Abstract
Introduction: Emergency departments are increasingly seeing more older adults living with frailty. Between 5% and 10% of all those attending EDs and 30% of acute medical units are older adults living with frailty. The consequences of this on the system manifests as increased patient length of stay, poorer patient experience and clinical outcomes, such as mortality and morbidity, are measurably worse.
Aim: The Acute Frailty team aimed to move and expand its resource to provide a service to frail, older adults in both the Acute Medical Unit and the Emergency Department. This aligns with a key National objective that recommends all type 1 EDs have 70 hours access to a Acute Frailty Service. The team are a liaison service and therefore work alongside the ED and medical teams.
Method: Quality improvement methodology was applied utilising multiple PDSA cycles.
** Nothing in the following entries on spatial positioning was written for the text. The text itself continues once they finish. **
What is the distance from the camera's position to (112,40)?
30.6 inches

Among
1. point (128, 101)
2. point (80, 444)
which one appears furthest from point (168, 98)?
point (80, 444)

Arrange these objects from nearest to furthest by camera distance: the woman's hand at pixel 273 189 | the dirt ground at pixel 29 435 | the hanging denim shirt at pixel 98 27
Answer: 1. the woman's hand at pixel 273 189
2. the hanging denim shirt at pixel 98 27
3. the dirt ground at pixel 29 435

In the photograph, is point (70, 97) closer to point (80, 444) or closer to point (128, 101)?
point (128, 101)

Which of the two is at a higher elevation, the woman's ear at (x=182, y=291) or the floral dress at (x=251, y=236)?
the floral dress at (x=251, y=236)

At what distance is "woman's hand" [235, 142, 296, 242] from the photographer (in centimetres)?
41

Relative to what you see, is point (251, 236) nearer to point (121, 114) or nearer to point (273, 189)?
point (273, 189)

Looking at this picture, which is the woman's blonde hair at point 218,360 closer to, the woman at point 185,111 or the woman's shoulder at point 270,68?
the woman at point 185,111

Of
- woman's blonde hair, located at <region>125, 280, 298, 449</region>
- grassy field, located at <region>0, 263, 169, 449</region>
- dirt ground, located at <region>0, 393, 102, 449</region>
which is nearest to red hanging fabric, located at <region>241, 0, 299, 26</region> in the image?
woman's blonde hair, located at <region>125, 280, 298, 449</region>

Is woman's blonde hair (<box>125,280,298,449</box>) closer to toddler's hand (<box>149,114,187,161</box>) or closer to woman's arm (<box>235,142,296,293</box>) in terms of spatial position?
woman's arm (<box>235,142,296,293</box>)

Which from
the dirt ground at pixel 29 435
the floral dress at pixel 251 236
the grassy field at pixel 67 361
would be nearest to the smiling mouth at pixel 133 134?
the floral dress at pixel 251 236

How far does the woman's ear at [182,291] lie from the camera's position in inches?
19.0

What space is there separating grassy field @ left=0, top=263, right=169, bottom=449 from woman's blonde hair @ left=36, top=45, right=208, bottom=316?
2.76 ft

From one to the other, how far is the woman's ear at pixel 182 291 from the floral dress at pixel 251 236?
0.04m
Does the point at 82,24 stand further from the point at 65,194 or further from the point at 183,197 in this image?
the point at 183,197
An incremental increase in provision of an Acute Frailty service within the ED. A stakeholder group was set up, KPIs were set. The team worked alongside the ED team to improve early CFS scoring for over 65s and embedded the Nationally agreed same day frailty criteria of CFS/4AT, EWS and the presence of a frailty syndrome to identify appropriate patients for the service within the ED. The CGA was initiated in parallel with the ED assessment.
Results: Time between admission and CGA decreased by an average of 30 hours, Time between CGA and dc from hospital decreased by an average of 1.6 days. The Acute Frailty team activity increased in the ED and decreased in the AMU and there was no increase in re-admission rate.
Conclusion: A CGA initiated in the Emergency Department had a positive impact on length of stay and the earlier dc did not increase readmission rates.